Review of Undertow

Undertow (2004)
8/10
A Promising Tale Meanders into the Director's Indulgences
27 April 2005
Warning: Spoilers
UNDERTOW is a perplexing film, one that seems like it could be a superb atmospheric contemplation of poverty and its consequences in the back roads of the South, but ends in a prolonged ennui that suggests that a growing director doesn't know when excess has been met and indulged.

John Munn (Dermot Mulroney) lives with his two sons Chris (Jamie Bell) and Tim (Devon Alan) in mud and squalor in rural Georgia, a place of escape from inquisitive society after the death of his wife. Chris is lonely and curious and is repeatedly arrested for minor crimes while Tim is psychically injured and lives in an unhealthy mental state eating paint, mud, and anything that will make him vomit. John Munn tries valiantly to cope with being a single father of these two problematic boys but clearly needs help.

Into this setting arrives Deel, John's ne're-do-well brother with whom he had a rocky childhood who has been recently released form prison for a crime that apparently tangentially involved John. John takes Deel in to provide shelter in exchange for helping him with his pig farm and with his boys, but we soon discover that Deel's true motivation for visiting his long-lost brother is to gain access to gold coins given to John and Deel by their father (references to the use of gold coins to pay Charon for passage over the river Styx into Hades and the subsequent curse on these coins is explained by John to his boys).

The crisis of the movie is the conflict and ultimately deadly encounter between Deel and John and when the boys observe the loss of their father, they gather the coins and a backpack and begin their flight to safety.

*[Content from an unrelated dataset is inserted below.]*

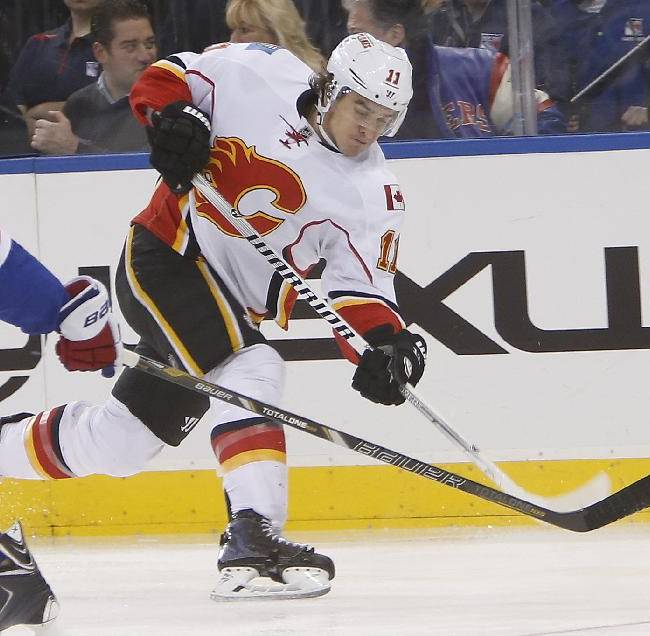 Calgary Flames' Mikael Backlund (11) shoots against New York Rangers' Ryan McDonagh, left, during the first period of an NHL hockey game Sunday, Dec. 15, 2013, in New York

The remainder of the movie is how these two brothers learn to grow up and fend for themselves in the most difficult of circumstances and always under the threat of Deel's discovering their whereabouts. Along the way we meet some interesting if repetitively impoverished folk, each adding a bit of philosophy, both said and unsaid, to the boys' growth. The ending is Grand Guignol and to reveal it further would be a disservice to the surprise it holds.

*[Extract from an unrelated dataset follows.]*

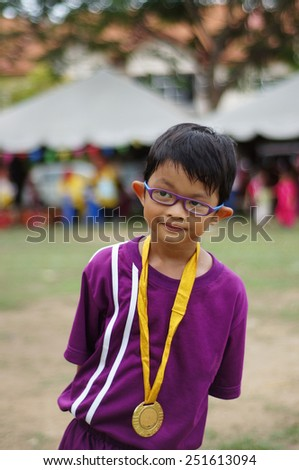 6 years old boy with his winning medal - stock photo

David Gordon Green is a 30-year-old director who has a penchant for tales of the impoverished South. He understands mood and atmosphere, makes use of freeze frame camera angles poignantly and is able to draw unfettered realistic performances from his actors (both main characters and bit players). He wisely elected to enlist the fine cinematography of Tim Orr, the quasi-appropriate musical score by Phillip Glass, and tries to work with a shaky dialogue by screenwriter Joe Conway based on a story by Lingard Jervey. At this point in his career (and yes, he is the assigned director for the upcoming 'The Secret Life of Bees') he is a creative artist who needs to watch his own completed films carefully to see where he loses control of the story and allows it to disappear in the mists of bland blathering. There is so much good in his work that surely the services of a brave, outspoken editor will repair his indulgences.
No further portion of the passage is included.